WRITTEN EXERCISE: Write out only the tail of the records, beginning at the line containing "Is pixel 41" and including the last line, exactly as written.

Questions about scene geometry:
════════════════════

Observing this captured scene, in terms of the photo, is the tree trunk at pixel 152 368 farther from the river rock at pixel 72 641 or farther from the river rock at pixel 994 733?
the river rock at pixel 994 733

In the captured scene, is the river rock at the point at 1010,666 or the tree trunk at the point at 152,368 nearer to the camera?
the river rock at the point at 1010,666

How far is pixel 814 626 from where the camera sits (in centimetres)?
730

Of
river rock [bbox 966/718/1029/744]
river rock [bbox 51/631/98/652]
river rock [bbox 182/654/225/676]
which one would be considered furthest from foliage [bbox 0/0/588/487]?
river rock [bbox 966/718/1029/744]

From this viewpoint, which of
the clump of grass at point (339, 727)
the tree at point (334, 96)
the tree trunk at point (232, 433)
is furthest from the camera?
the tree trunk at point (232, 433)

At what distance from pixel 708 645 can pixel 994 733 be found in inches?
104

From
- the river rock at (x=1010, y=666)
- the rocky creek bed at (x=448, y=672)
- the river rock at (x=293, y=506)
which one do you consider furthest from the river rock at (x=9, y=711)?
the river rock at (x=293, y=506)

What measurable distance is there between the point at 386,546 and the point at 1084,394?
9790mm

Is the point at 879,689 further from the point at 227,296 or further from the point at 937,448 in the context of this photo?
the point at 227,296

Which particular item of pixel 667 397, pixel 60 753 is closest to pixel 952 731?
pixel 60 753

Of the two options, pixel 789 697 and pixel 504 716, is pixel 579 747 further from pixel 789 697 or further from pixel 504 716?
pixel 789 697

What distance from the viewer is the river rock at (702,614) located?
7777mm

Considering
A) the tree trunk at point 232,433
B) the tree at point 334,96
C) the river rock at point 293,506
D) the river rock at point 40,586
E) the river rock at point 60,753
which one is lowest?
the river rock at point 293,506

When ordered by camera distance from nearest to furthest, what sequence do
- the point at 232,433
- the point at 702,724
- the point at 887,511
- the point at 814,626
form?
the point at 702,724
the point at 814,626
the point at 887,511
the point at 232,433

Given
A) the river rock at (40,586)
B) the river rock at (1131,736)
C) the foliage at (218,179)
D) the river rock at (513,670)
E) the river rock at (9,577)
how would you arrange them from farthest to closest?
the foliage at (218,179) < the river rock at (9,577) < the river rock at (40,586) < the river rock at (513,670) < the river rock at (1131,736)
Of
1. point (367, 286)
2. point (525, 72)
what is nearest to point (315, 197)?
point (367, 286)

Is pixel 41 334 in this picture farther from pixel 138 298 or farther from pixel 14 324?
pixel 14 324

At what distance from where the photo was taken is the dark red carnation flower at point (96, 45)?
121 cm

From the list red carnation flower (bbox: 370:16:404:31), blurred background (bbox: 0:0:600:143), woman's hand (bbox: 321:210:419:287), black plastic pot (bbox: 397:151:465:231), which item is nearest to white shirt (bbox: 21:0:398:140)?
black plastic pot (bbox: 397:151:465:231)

════════════════════

IN RESPONSE:
Is pixel 41 334 in this picture farther from pixel 138 298 or farther from pixel 14 324?
pixel 14 324

At what distance from where the photo was taken is the dark red carnation flower at point (96, 45)?
121 cm

From the list red carnation flower (bbox: 370:16:404:31), blurred background (bbox: 0:0:600:143), woman's hand (bbox: 321:210:419:287), black plastic pot (bbox: 397:151:465:231), which item is nearest to white shirt (bbox: 21:0:398:140)?
black plastic pot (bbox: 397:151:465:231)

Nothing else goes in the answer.